▶ **WORKING DATA**
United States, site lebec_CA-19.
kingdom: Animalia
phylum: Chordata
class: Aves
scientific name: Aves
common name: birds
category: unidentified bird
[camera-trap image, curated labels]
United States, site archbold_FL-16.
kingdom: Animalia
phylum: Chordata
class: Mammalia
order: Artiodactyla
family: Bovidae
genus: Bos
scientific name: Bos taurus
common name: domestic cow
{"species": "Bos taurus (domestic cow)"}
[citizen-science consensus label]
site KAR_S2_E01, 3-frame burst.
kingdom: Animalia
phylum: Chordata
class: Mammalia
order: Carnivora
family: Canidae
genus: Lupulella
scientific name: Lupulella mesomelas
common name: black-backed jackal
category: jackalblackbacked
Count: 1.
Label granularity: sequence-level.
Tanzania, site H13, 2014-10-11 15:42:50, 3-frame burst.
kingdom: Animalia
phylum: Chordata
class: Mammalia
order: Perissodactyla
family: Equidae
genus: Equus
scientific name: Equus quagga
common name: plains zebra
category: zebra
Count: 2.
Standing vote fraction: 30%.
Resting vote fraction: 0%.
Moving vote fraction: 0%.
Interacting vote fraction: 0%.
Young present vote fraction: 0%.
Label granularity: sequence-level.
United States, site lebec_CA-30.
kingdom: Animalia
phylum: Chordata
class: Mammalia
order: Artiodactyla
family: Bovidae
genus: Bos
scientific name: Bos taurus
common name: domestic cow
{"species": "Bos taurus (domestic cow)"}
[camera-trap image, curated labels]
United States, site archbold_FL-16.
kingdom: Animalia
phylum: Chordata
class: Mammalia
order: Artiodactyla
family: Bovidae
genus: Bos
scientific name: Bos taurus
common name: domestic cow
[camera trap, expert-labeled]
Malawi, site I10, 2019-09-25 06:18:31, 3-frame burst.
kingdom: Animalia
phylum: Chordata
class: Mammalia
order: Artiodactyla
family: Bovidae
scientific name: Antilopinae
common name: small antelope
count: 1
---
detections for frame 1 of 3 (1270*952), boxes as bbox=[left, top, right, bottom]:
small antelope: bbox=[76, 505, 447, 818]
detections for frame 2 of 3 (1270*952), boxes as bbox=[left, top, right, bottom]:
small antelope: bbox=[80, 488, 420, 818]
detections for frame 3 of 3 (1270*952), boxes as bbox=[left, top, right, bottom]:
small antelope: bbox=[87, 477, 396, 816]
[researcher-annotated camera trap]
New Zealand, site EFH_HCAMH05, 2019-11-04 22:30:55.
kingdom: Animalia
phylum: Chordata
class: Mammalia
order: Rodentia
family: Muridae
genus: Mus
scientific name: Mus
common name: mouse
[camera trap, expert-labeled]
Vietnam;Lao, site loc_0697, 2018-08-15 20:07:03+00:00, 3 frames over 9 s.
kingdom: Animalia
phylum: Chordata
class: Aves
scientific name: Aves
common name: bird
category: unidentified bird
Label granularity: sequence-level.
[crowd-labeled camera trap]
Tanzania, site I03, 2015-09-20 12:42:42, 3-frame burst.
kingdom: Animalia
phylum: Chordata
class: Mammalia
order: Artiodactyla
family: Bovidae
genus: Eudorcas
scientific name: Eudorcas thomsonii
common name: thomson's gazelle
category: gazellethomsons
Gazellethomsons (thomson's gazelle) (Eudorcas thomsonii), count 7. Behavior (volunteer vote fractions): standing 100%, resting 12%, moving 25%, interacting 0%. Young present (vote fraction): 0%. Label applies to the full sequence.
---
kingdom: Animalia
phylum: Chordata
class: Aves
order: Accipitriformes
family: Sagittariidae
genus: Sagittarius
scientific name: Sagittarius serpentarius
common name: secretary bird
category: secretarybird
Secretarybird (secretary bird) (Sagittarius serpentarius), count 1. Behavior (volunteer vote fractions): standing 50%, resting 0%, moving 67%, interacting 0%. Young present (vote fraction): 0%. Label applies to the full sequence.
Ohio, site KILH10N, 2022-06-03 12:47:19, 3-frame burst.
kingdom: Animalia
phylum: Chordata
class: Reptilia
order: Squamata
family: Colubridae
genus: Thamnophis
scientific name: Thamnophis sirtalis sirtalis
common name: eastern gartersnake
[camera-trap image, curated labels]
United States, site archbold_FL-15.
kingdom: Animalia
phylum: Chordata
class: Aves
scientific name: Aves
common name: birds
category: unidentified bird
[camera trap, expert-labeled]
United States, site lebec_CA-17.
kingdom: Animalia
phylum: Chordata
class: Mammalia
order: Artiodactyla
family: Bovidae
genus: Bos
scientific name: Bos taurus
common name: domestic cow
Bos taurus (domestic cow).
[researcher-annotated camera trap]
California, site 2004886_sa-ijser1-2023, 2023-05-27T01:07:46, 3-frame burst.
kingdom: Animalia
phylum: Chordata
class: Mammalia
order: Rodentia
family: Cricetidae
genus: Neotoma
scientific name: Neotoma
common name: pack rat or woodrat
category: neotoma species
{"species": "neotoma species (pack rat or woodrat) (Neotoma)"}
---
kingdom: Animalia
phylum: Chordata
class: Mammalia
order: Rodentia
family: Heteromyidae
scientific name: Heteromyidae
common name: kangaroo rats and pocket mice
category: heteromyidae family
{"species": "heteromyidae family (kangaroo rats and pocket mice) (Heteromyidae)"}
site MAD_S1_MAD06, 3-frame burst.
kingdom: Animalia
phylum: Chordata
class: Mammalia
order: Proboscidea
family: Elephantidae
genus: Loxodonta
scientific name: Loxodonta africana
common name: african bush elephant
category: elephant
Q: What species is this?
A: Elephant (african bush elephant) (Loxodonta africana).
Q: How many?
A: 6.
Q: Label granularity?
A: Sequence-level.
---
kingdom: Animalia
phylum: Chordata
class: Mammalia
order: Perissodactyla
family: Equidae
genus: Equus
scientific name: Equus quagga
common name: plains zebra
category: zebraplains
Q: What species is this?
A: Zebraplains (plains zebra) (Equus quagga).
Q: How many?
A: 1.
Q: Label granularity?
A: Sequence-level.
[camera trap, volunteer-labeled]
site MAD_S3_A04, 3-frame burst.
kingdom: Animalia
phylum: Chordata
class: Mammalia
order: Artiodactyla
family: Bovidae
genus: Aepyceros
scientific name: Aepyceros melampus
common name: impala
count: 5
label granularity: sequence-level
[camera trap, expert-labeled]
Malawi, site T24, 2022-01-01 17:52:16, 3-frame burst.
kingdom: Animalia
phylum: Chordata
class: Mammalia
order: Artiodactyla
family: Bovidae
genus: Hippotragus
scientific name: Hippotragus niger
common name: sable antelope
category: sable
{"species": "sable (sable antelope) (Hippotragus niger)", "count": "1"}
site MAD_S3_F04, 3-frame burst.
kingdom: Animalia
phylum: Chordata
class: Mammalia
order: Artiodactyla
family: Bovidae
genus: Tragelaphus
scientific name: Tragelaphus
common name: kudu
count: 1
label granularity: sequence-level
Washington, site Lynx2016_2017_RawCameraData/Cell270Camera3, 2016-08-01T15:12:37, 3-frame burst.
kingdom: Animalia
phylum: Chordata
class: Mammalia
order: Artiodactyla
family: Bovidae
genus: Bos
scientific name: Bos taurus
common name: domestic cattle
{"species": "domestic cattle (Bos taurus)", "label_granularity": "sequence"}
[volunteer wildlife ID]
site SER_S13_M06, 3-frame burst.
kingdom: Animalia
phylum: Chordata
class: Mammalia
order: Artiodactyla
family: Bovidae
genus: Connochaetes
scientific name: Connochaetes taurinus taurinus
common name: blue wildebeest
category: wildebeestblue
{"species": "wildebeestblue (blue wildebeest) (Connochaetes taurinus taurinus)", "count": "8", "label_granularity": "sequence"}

▶ **INSTRUCTIONS FOR THE TASK**
Across the listing above, state how many lines include the word "wildebeestblue", with nothing but the number in reply.

▶ **YOUR SOLUTION**
2